Hyper-Laplacian regularized multi-view subspace clustering with jointing representation learning and weighted tensor nuclear norm constraint

In recent years, tensor-Singular Value Decomposition (t-SVD) based tensor nuclear norm has achieved remarkable progress in multi-view subspace clustering. However, most existing clustering methods still have the following shortcomings: (a) It has no meaning in practical applications for singular values to be treated equally. (b) They often ignore that data samples in the real world usually exist in multiple nonlinear subspaces.

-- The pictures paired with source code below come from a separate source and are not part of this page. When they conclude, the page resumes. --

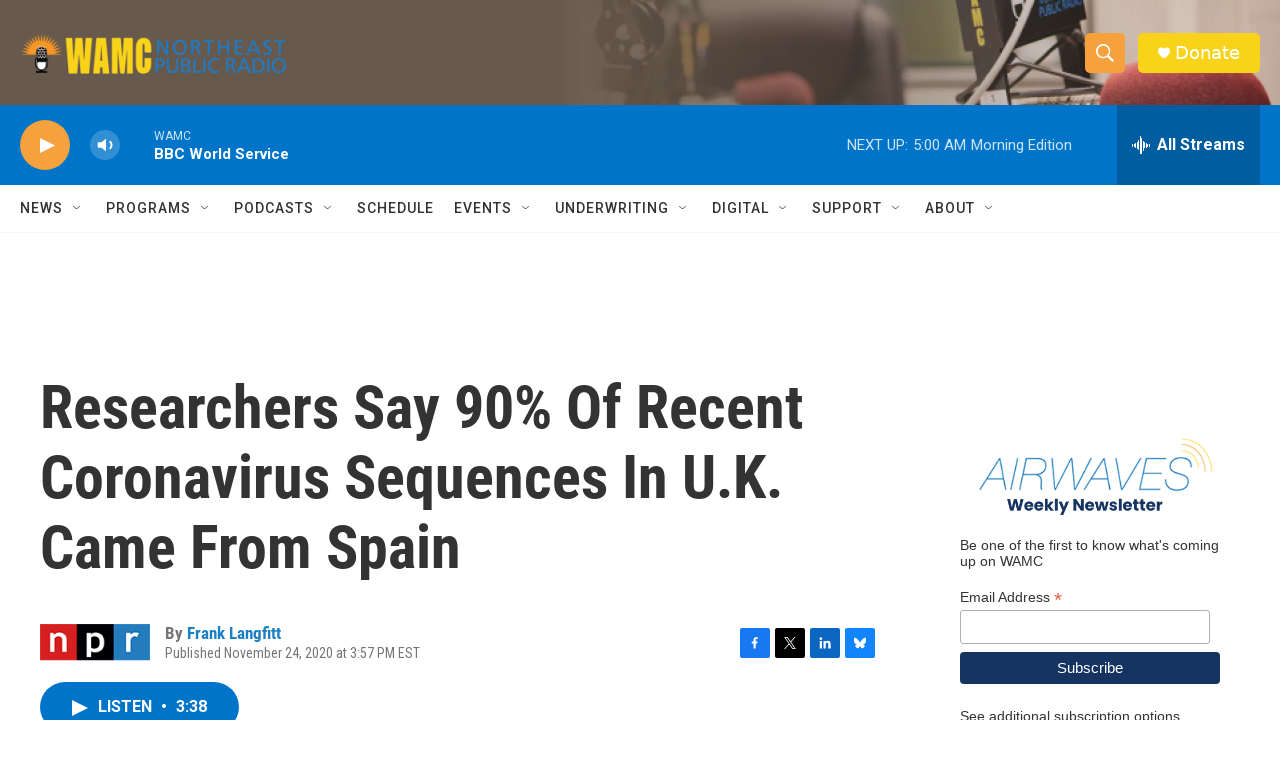

--- FILE ---
content_type: text/html; charset=utf-8
request_url: https://www.google.com/recaptcha/api2/aframe
body_size: 221
content:
<!DOCTYPE HTML><html><head><meta http-equiv="content-type" content="text/html; charset=UTF-8"></head><body><script nonce="rrThgI9LDprs61_uISN8aA">/** Anti-fraud and anti-abuse applications only. See google.com/recaptcha */ try{var clients={'sodar':'https://pagead2.googlesyndication.com/pagead/sodar?'};window.addEventListener("message",function(a){try{if(a.source===window.parent){var b=JSON.parse(a.data);var c=clients[b['id']];if(c){var d=document.createElement('img');d.src=c+b['params']+'&rc='+(localStorage.getItem("rc::a")?sessionStorage.getItem("rc::b"):"");window.document.body.appendChild(d);sessionStorage.setItem("rc::e",parseInt(sessionStorage.getItem("rc::e")||0)+1);localStorage.setItem("rc::h",'1769073138672');}}}catch(b){}});window.parent.postMessage("_grecaptcha_ready", "*");}catch(b){}</script></body></html>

In order to solve the above shortcomings, we propose a hyper-Laplacian regularized multi-view subspace clustering model that joints representation learning and weighted tensor nuclear norm constraint, namely JWHMSC. Specifically, in the JWHMSC model, firstly, in order to capture the global structure between different views, the subspace representation matrices of all views are stacked into a low-rank constrained tensor. Secondly, hyper-Laplace graph regularization is adopted to preserve the local geometric structure embedded in the high-dimensional ambient space. Thirdly, considering the prior information of singular values, the weighted tensor nuclear norm (WTNN) based on t-SVD is introduced to treat singular values differently, which makes the JWHMSC more accurately obtain the sample distribution of classification information. Finally, representation learning, WTNN constraint and hyper-Laplacian graph regularization constraint are integrated into a framework to obtain the overall optimal solution of the algorithm. Compared with the state-of-the-art method, the experimental results on eight benchmark datasets show the good performance of the proposed method JWHMSC in multi-view clustering.